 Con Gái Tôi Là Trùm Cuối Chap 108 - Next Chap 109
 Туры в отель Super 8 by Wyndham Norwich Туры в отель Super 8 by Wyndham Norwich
★ ★ ★ ★ ★ ★ ★
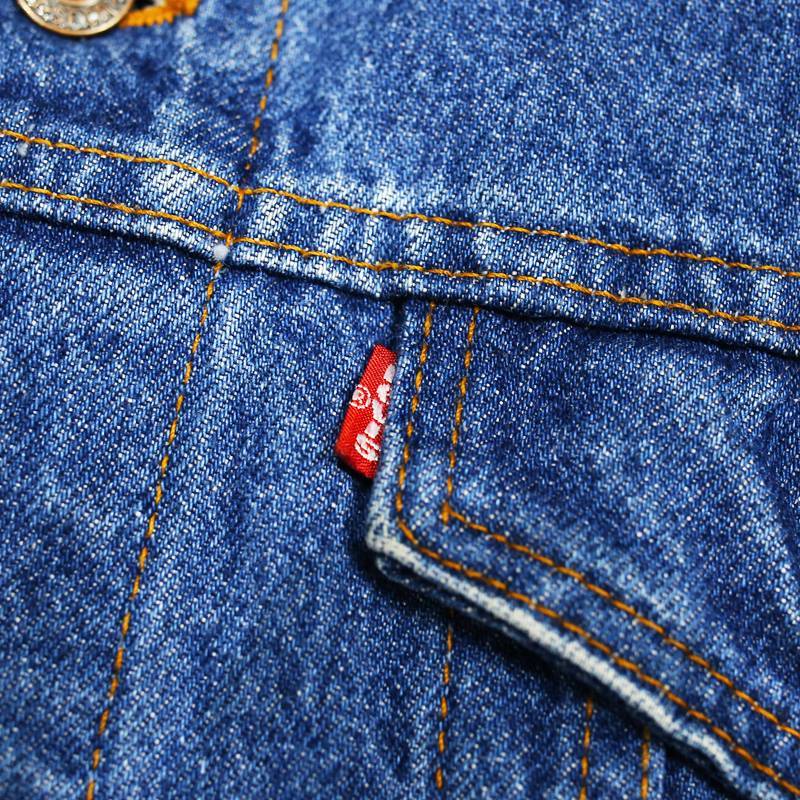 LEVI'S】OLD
★ ★ ★ ★ ★ ★ ★
### [WORK REQUIRED]
Quote the data above from the line containing "Con Gái Tôi" to the line containing "Туры в отель Super 8 by Wyndham Norwich Туры", inclusive, and stop.

### [TASK ANSWER]
 Con Gái Tôi Là Trùm Cuối Chap 108 - Next Chap 109
 Туры в отель Super 8 by Wyndham Norwich Туры в отель Super 8 by Wyndham Norwich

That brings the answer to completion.